Hints: I use the back side of my waffle iron plates (they are reversible) but Soph makes these with a George Foreman grill. A Panini maker would work great and an old fashioned skillet works fine--just flip the sandwich once.

Cooking makes a strange house a home faster. Meals like this that are flavorful, aromatic and soothing work best. Easy and familiar recipes help you get used to the nuances that every kitchen has with the least frustration. Sitting down with family and/or friends for an enjoyable meal also helps you feel at "home".

Friday, May 20, 2011

Blue Date (A Birthday Treat!)

Triple S Sandwich (Salty, Sweet and Savory)
For each sandwich you will need:
1 slice artisan bread (multi-grain or sour dough are best)
1/2 ounce blue cheese (best quality you can get)
2 pitted dates, diced
1 slice partially cooked bacon, diced
1/2 to 1 teaspoon pepitas (small pumpkin seeds)
Heat broiler. Spread blue cheese onto bread. Top with dates, bacon and pepitas. Broil directly on oven rack under heat for 2 to 3 minutes, until bacon is cooked through and cheese begins to melt. Serve hot.

Hints: I let the blue cheese sit at room temp for a few minutes and it spreads well. Make sure the bread is substantial enough to withstand the flavor and texture of the blue cheese. Don't let the bacon be too browned to start or it will burn before the cheese melts. I think that the same ingredients would work great with two pieces of bread and cooked in a sandwich grill, but then the bacon would need to be cooked all the way first.
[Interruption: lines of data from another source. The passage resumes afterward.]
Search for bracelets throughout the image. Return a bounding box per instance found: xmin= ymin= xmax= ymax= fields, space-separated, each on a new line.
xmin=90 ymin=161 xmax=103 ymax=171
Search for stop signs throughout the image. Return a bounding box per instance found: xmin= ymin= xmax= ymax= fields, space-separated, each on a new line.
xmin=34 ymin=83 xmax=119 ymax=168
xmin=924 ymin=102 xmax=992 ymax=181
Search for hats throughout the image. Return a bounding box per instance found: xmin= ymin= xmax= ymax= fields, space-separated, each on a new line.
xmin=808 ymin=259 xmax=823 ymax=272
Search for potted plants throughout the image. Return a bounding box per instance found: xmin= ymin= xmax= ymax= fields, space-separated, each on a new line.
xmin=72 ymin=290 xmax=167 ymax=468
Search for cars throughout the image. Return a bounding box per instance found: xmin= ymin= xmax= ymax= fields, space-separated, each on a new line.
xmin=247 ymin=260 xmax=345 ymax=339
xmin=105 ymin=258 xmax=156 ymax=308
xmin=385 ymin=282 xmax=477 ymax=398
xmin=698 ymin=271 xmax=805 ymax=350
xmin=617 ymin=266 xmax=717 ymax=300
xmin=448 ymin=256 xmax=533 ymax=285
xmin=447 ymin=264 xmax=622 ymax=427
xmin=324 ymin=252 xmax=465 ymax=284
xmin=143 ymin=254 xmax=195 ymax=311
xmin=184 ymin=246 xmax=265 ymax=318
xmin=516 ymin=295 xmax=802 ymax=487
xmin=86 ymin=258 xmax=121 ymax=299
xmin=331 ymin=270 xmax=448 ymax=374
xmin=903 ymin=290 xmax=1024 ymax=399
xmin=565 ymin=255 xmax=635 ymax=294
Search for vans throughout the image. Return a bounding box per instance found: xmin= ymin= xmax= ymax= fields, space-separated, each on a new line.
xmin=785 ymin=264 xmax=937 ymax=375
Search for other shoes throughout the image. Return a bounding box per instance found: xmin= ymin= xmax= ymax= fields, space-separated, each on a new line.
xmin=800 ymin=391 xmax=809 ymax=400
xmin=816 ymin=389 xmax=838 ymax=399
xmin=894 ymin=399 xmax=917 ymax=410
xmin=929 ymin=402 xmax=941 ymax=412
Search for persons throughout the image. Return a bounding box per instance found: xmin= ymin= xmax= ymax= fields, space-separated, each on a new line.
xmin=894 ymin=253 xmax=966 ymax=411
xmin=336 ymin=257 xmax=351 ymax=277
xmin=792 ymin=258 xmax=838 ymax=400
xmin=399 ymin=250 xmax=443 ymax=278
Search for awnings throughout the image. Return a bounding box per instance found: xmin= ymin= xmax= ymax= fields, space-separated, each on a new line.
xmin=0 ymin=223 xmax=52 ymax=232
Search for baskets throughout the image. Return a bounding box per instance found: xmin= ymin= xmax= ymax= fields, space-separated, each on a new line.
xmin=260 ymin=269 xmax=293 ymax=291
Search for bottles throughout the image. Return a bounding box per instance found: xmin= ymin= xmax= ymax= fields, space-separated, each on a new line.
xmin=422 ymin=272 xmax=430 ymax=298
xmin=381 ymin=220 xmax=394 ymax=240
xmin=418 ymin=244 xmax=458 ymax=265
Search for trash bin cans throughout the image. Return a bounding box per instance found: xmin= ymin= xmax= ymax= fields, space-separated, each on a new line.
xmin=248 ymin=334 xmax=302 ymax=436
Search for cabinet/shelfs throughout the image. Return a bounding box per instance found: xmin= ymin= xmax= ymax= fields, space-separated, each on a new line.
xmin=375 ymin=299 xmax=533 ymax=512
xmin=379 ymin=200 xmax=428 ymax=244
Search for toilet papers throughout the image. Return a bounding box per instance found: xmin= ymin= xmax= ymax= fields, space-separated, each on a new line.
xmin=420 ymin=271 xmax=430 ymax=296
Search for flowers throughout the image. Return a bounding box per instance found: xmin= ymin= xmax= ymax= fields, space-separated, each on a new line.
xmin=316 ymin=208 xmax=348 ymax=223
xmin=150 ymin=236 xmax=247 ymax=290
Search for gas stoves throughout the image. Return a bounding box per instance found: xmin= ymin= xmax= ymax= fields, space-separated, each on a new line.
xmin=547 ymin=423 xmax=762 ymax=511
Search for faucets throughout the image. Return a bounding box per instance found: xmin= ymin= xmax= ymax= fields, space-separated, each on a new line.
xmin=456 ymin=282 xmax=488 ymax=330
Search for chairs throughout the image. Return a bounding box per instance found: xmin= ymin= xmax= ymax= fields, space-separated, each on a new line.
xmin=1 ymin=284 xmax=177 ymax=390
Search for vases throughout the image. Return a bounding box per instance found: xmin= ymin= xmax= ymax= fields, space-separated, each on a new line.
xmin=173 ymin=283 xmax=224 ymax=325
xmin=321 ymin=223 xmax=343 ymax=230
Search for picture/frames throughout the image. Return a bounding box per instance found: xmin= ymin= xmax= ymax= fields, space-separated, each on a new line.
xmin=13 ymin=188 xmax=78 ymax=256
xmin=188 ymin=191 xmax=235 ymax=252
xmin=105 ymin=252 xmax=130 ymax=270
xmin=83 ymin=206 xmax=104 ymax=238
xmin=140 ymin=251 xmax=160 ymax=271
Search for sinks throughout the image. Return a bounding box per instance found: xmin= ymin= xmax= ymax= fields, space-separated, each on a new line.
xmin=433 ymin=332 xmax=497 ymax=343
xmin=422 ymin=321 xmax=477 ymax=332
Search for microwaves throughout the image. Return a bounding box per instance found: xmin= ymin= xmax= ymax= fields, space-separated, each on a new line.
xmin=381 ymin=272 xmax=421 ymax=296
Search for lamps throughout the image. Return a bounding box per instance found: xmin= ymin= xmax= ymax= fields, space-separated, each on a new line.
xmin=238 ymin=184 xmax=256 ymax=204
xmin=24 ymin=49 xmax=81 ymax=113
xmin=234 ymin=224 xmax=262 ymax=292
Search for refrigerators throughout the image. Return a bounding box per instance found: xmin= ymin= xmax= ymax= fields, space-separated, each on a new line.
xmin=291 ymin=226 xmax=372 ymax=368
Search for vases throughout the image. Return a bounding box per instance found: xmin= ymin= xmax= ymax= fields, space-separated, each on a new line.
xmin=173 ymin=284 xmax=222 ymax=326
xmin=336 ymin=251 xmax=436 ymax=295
Super blend of flavors! I created this sandwich after my last birthday party (what a surprise that was!) where my fantastic children served bacon wrapped dates, among other tasty items. They certainly understand how much I appreciate wonderful food. Thanks again Kidos!

Sunday, February 28, 2010

Nola's Legacy

My mother ended her journey here on earth this morning. She was ready to go and at peace. For that I am grateful. This blog is not the forum I choose to use to speak of her but know that she was truly remarkable in many, many ways. For today and for this site, I have a recipe of Mom's. A memory from the Choke Cherry cabin in Logan Canyon 1970's....
Nola's Hot Tuna Sandwiches
1 can albacore tuna, packed in water and drained well
1/3 cup grated mild cheddar cheese
3 tablespoons roughly chopped black olives
3 tablespoons roughly chopped dill pickles
1 tablespoon minced onion
1/4 cup mayonnaise or Miracle Whip
6 rolls (any crusty or chewy type)
Mix tuna with cheese, olives, pickles, onions and mayo until combined. Slice rolls nearly all the way through. Spread tuna filling in rolls and wrap with aluminum foil to seal. Place on a baking sheet and bake at 350 degrees for about 20 minutes, or until cheese melts. (Or spread on sliced bread and broil for 1 to 2 minutes if you don't have rolls.) Serve warm.

Hints: Mom always doubled or tripled this recipe. The mixture keeps well covered in the fridge. Sweet pickles are ok to sub for the dill. And measuring the ingredients precisely is rather frowned upon in the real-world Mom circles of life.

Thanks to God for letting Nola be my Mom! She is so happy to see Bennie again!